When you’ve finished the bottommost row, run the heavier cord through each of the topmost loops, then down through all of the loops on one side, along and through the bottom loops, and then up the second side, where the two ends of this heavier cord can be tied together. This cord will protect the net from strains that might otherwise damage it. Remove the poles, and the net is complete. When you want to put it in the water, though, you’ll need to tie pieces of wood or bark along the top edge, and small rocks along the bottom edge, so that the top of the net floats and the bottom of the net sinks.

There are various ways of setting a gill net. If a creek is narrow enough, it might be possible to fasten the net right across from one bank to another. If not, then one end is tied to a tree or stake on the shore, and the far end is pulled out into the water by someone swimming or in a canoe, and fastened to a long pole planted in the river bed, or the end can be kept in place by a big float at the top and a big anchor-stone under the water. One good place to put a gill net is in a bend in a river, on the outside curve, preferably where the river widens slightly and has little whirlpools; fish often rest and feed in these spots.

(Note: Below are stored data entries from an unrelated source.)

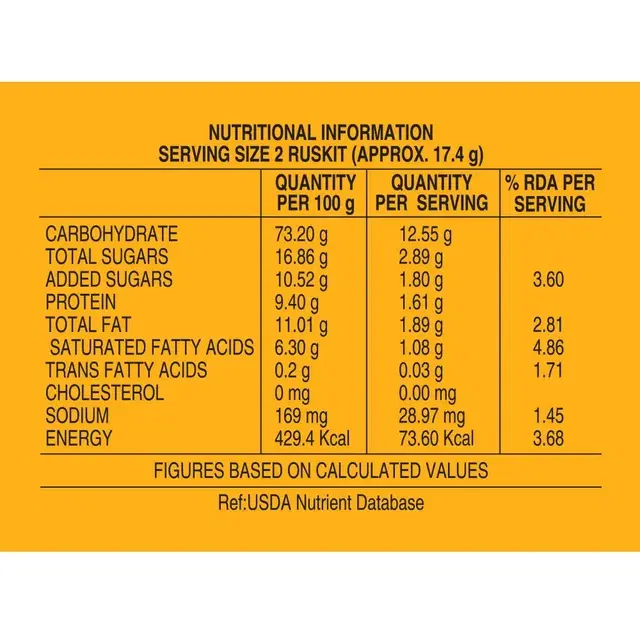 NUTRITIONAL INFORMATION
SERVING SIZE 2 RUSKIT (APPROX. 17.4 g)

| | QUANTITY PER 100 g | QUANTITY PER SERVING | % RDA PER SERVING |
|---|---|---|---|
| CARBOHYDRATE | 73.20 g | 12.55 g | |
| TOTAL SUGARS | 16.86 g | 2.89 g | |
| ADDED SUGARS | 10.52 g | 1.80 g | 3.60 |
| PROTEIN | 9.40 g | 1.61 g | |
| TOTAL FAT | 11.01 g | 1.89 g | 2.81 |
| SATURATED FATTY ACIDS | 6.30 g | 1.08 g | 4.86 |
| TRANS FATTY ACIDS | 0.2 g | 0.03 g | 1.71 |
| CHOLESTEROL | 0 mg | 0.00 mg | |
| SODIUM | 169 mg | 28.97 mg | 1.45 |
| ENERGY | 429.4 Kcal | 73.60 Kcal | 3.68 |

FIGURES BASED ON CALCULATED VALUES

Ref:USDA Nutrient Database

Miscellaneous Wild-Animal Food

Almost any creature in the animal kingdom can provide food, but there are a few exceptions in North America. Some Pacific mussels, oysters, and clams are often dangerous in the summertime because of a poisonous organism that gets into them. You can eat most types of insects, but there are a few kinds to be avoided, mostly butterflies, moths, and adult beetles; the usual rule is that if it tastes bitter, it probably isn’t digestible.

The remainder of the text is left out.